● **TASKS TO CARRY OUT**
• a. Reproduce the passage on falling in love from "Secondly similarity is" up to and including "affection last longer.".
• b. Do these statements agree with the passage on falling in love? (i) Lovers usually have similar levels of physical attractiveness. (ii) The importance of beauty grows as time goes on. (iii) Couples who show equal levels of affection last longer. Answer yes or no for each, quoting the words of the passage that decide it.

● **PASSAGE GIVEN**
=-=-=

In love chemistry there is an important question that is why we fall in love. Is it to escape loneliness? To answer our deepest need? Is it the ultimate extension of our social network? The answer is many.
Firstly proximity plays a vital role. Proximity includes the geographical nearness. When the lover and the beloved stay in a nearest place love can causes so surely. It also happens for gradual communication of two opposite sexual being. The Mere Exposure Effect that is repeated contact with novel stimuli tends to increase liking for the stimuli. People also tend to meet in locations engaging in activities that reflect common interests. Work and school – offer much time shared together and many shared common interests. Frequent chances to appraise and predict also helps to fall in love.


Secondly similarity is an important one. Lovers often share beliefs, values, attitudes, interests and intellect. Usually they have similar levels of physical attractiveness. Tendency to have relationships with those of equal education, social status, age, religion, etc. is generally known as homophile. Another thing is reciprocity. We tend to like people who like us. Beside Couples who show equal levels of affection last longer.
Physical attractiveness also makes love. Attractive people ate both sought as friends and lovers and perceived as possessing many desired qualities. We like to look at them and think they have more to offer. We like being seen with them because we think May be they are more confident and healthier. But as time goes on the importance of beauty fades.

=-=-=

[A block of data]
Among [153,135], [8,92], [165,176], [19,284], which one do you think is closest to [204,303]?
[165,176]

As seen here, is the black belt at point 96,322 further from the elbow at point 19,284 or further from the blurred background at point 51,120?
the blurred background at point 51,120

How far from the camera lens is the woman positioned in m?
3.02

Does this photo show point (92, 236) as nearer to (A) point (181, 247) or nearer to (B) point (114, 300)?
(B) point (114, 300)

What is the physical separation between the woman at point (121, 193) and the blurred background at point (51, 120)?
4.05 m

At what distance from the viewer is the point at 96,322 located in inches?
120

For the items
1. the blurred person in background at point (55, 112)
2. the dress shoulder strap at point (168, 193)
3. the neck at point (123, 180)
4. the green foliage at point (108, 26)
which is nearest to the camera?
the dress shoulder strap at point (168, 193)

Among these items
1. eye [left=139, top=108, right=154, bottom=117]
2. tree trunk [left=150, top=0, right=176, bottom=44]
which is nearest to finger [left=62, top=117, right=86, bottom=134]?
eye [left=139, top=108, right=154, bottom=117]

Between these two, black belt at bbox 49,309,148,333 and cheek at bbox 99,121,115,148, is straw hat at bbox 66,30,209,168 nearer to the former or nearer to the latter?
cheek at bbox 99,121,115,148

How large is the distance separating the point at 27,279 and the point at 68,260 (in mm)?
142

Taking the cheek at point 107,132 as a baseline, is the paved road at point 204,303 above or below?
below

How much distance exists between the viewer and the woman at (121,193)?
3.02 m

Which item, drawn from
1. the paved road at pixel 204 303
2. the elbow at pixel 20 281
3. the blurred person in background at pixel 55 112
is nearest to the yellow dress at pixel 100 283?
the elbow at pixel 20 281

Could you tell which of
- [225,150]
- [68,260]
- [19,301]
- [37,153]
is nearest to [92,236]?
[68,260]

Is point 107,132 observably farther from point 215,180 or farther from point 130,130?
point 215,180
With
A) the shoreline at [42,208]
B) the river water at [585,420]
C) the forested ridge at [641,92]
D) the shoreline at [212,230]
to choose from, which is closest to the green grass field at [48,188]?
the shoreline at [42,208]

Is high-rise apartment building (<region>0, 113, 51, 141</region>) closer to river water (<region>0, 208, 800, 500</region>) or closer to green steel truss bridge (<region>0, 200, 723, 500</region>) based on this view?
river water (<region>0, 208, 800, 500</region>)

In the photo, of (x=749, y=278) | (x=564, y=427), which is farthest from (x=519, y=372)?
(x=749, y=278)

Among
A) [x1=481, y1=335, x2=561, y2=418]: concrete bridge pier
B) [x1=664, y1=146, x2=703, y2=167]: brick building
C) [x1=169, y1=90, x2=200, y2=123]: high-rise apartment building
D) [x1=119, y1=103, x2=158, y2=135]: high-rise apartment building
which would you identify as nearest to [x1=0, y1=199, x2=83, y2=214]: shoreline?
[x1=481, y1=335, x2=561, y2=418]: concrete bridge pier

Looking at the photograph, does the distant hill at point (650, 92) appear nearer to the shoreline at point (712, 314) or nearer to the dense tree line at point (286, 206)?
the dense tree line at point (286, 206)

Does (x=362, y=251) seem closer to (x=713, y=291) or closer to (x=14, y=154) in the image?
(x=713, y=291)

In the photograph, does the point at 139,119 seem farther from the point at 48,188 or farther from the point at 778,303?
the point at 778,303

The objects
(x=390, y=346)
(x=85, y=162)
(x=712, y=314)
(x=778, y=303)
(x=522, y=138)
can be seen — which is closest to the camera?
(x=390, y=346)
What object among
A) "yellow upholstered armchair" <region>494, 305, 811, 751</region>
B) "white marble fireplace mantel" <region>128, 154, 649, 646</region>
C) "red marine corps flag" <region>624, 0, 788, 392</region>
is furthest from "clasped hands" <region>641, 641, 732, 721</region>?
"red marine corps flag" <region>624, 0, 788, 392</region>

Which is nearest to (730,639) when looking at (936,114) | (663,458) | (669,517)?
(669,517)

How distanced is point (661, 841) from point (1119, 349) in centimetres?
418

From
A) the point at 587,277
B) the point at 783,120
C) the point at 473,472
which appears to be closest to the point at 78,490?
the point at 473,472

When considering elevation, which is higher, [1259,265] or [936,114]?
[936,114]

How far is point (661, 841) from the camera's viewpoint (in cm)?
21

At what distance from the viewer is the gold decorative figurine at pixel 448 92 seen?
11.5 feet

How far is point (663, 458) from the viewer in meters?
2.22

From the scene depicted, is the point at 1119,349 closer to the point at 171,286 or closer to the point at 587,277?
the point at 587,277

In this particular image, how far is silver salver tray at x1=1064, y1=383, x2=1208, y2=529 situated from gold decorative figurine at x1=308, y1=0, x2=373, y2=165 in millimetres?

=-=-=

● **ANSWERS FOR THE TASKS**
• a.
Secondly similarity is an important one. Lovers often share beliefs, values, attitudes, interests and intellect. Usually they have similar levels of physical attractiveness. Tendency to have relationships with those of equal education, social status, age, religion, etc. is generally known as homophile. Another thing is reciprocity. We tend to like people who like us. Beside Couples who show equal levels of affection last longer.

• b.
(i) Yes: "Usually they have similar levels of physical attractiveness."
(ii) No: "But as time goes on the importance of beauty fades."
(iii) Yes: "Couples who show equal levels of affection last longer."